◆ Selected extract:
════

Where did all the water go? The river that looked in great shape mid April has been reduced by half following a prolonged dry spell that has bought hosepipe bans to various parts of the country. It’s early season sparkle dimmed by an explosion of blanket weed that hides the clean gravel and swamps the once verdant weed.
Fishing has been hard but not impossible, unlike last season we have experienced some good sedge fishing with the fish feeding hard for a short period most evenings.
I have had a schoolboy with me on his year 10 work experience, and have made the most of the extra pair of hands to get some two-man jobs done. Most of the week has been spent moving fish around the ponds. We have had to have a reshuffle to make room for some Rainbows that we are growing on for our neighbouring big fish water, five hundred pink striped ravenous lumps that grow at twice the speed of our more refined home grown Browns. The lakes in question have had a hard time in recent weeks, the water temperature in the lakes soaring to 24 Celsius sending the trout soporific and reluctant to feed. The temperature in the river is currently around 18 Celsius, although the Mill Stream is now still water and several degrees higher as we no longer have enough water to run it.

════

◆ The data:
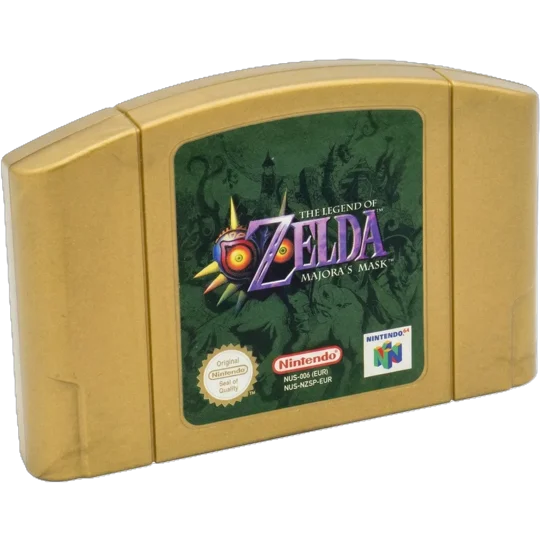 The Legend of Zelda: Majora’s Mask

════

◆ Work required: Using the river report, explain why so much of the week was spent moving fish around the ponds.

◆ Exercise solution: The ponds needed a reshuffle to make room for five hundred Rainbows being grown on for the neighbouring big fish water. The schoolboy on work experience supplied the extra pair of hands for this kind of two-man job.